Now comes the disconnect. When we shift from surface water to groundwater, the rules change, though not in every state. Oregon and a few other states have a version of the prior appropriation doctrine for groundwater as well as surface water, which integrates the two systems. Other states govern groundwater with a right of capture. Like the first case you read in property, Pierson v. Post, (1) involving wild animals, the right of capture considers groundwater a wild resource. If you can get it out of the ground, it's yours. Most states have a third rule, the reasonable use doctrine, which sounds good, but is an oxymoron. It allows a person to pump a limitless quantity of water as long as it is for a beneficial use. However, anything can be a beneficial use. The right of capture and the reasonable use doctrine epitomize the tragedy of the commons. Consider an aquifer as a giant milkshake glass. What the right of capture and the reasonable use doctrine permits is a limitless number of straws in the single glass. This is an absolutely maniacal way to run a system, and profound consequences can result from this. Eventually you run out of water; the finite quantity in the glass will be exhausted. Because the rules give everyone an incentive to put a straw in the glass, the supply is threatened.

That is what has happened with the Ogallala Aquifer. It stretches from the Dakotas in the north all the way down to the Texas Panhandle in the south. It had abundant groundwater resources, so much so that the area became the bread basket of the United States. However, the groundwater table has plummeted to such an extent that some farms have had to go back to dry land farming, creating a great deal of concern about the economic viability of the region. That's what happens when you allow limitless access to a common pool of resources; you will eventually run out.

Even if you don't run out, you've got other problems along the way, one of which is increased energy costs. Those who hike know that every time you put that one quart Nalgene bottle in your bag, backpack, or daypack, you're adding two pounds of liquid. In the West we don't talk about water in terms of quarts or gallons. We talk about an acre-foot of water, which is the amount of water that it takes to cover an acre of land to the depth of 12 inches. That's 325,000 gallons. 325,000 gallons weighs 1,358 tons. If you're a farmer and you're pumping from 500 feet below the surface of the ground, you're looking at multi-thousand dollar electric bills for each well, each month. That's more than enough to drive farmers out of business.
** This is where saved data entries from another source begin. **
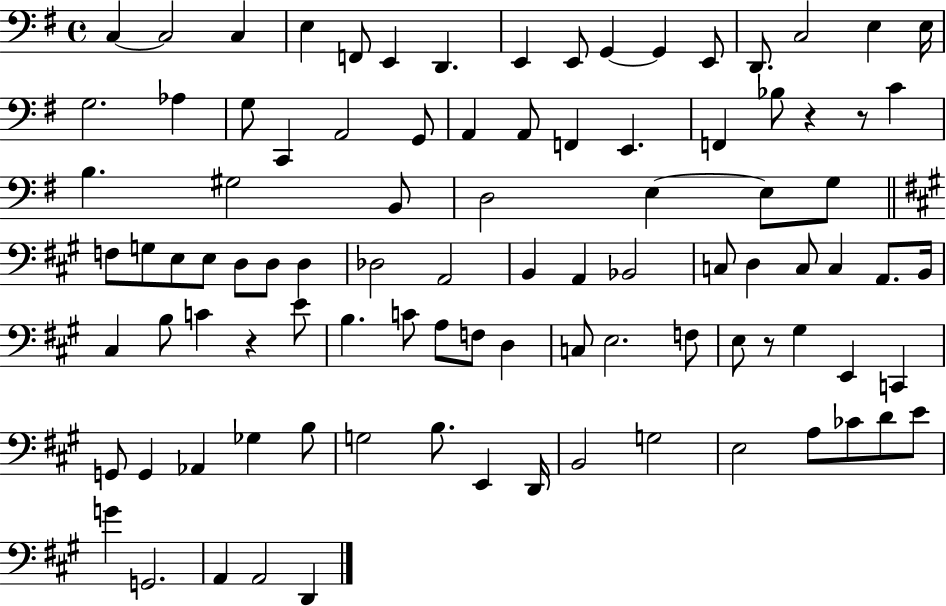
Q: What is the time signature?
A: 4/4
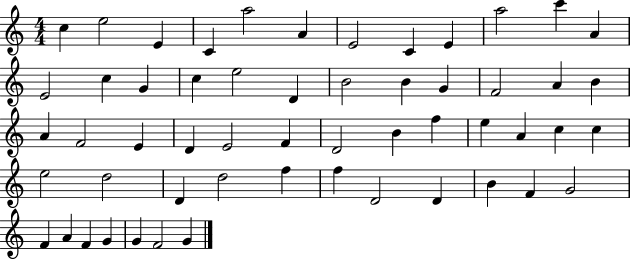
{
  \clef treble
  \numericTimeSignature
  \time 4/4
  \key c \major
  c''4 e''2 e'4 | c'4 a''2 a'4 | e'2 c'4 e'4 | a''2 c'''4 a'4 | \break e'2 c''4 g'4 | c''4 e''2 d'4 | b'2 b'4 g'4 | f'2 a'4 b'4 | \break a'4 f'2 e'4 | d'4 e'2 f'4 | d'2 b'4 f''4 | e''4 a'4 c''4 c''4 | \break e''2 d''2 | d'4 d''2 f''4 | f''4 d'2 d'4 | b'4 f'4 g'2 | \break f'4 a'4 f'4 g'4 | g'4 f'2 g'4 | \bar "|."
}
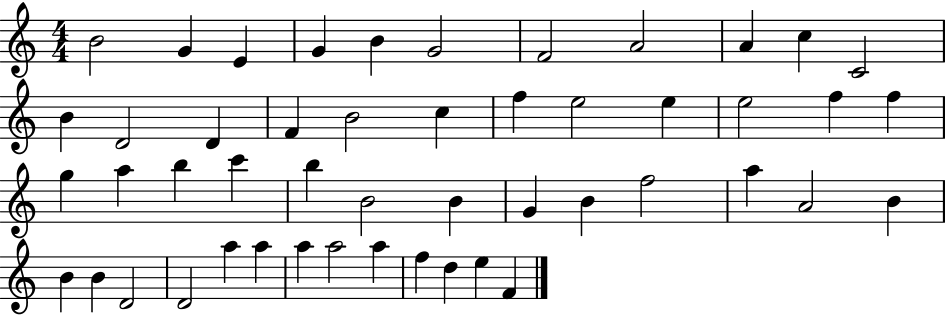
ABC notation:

X:1
T:Untitled
M:4/4
L:1/4
K:C
B2 G E G B G2 F2 A2 A c C2 B D2 D F B2 c f e2 e e2 f f g a b c' b B2 B G B f2 a A2 B B B D2 D2 a a a a2 a f d e F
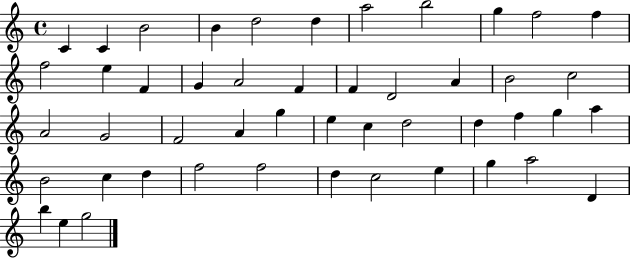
X:1
T:Untitled
M:4/4
L:1/4
K:C
C C B2 B d2 d a2 b2 g f2 f f2 e F G A2 F F D2 A B2 c2 A2 G2 F2 A g e c d2 d f g a B2 c d f2 f2 d c2 e g a2 D b e g2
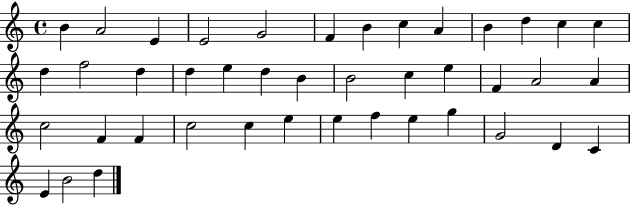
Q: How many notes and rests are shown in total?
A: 42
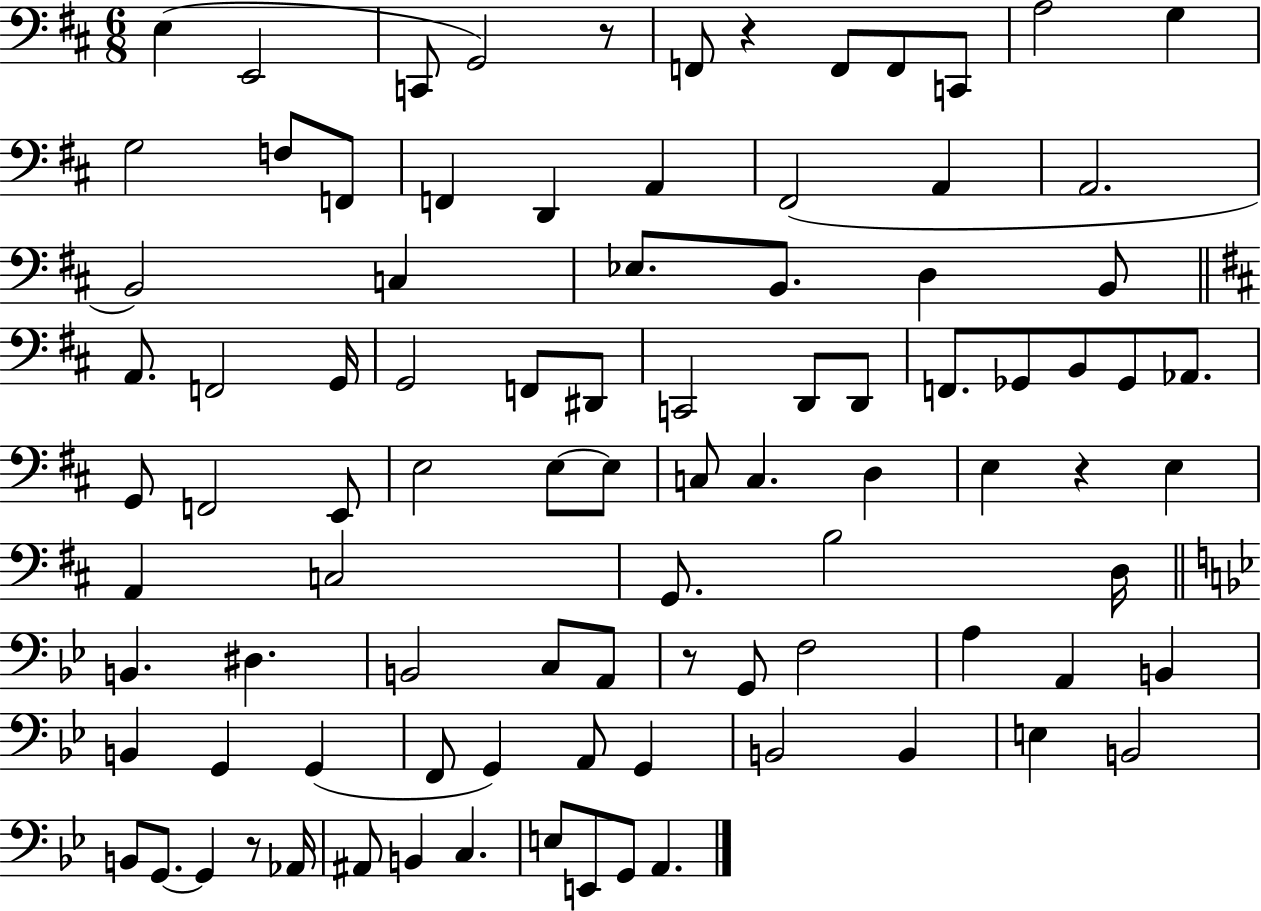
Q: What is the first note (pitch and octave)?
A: E3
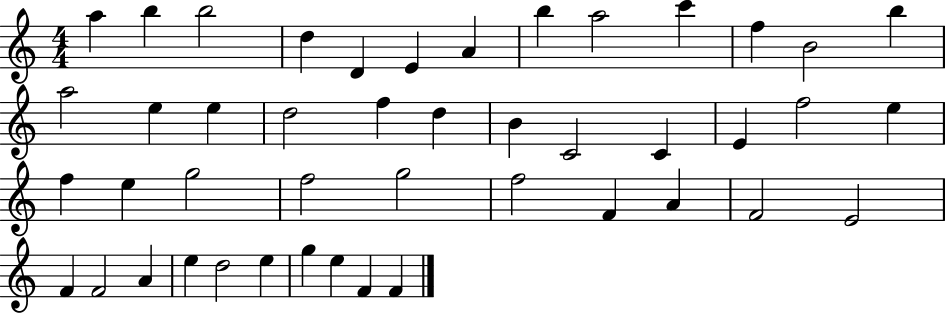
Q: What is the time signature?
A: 4/4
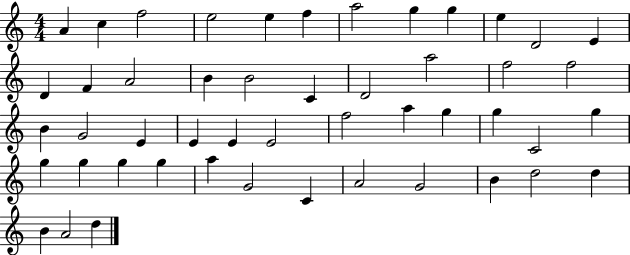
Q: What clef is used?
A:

As the water table declines, so does the water quality. This seems to be a function of the Earth's internal temperature rising as you pump from deeper levels where the water is warmer. Warmer water allows some nasty, naturally occurring chemicals to dissolve, such as fluoride, arsenic, and radon. Then there's the problem of salt water intrusion along all coastal areas. There is no place around, except perhaps the Oregon coast, that does not deal with this problem. Groundwater pumping causes salt water to migrate laterally and contaminate the potable supply.

Then there's the problem of subsidence. The surface level in parts of California and Arizona has dropped since 1925. How has that happened? Remember the last time you went to the supermarket and bought a box of Kellogg's Corn Flakes? You brought it home, opened it up, and your first thought was, "Kellogg's ripped me off." Before you had eaten one bowl of cereal, it was a third gone. If Kellogg's had been kind enough to have added two cups of milk to the box of cornflakes, they'd be way up to the top of the box. But if you take out the milk, the cornflakes settle. That's subsidence: remove the water and the land settles.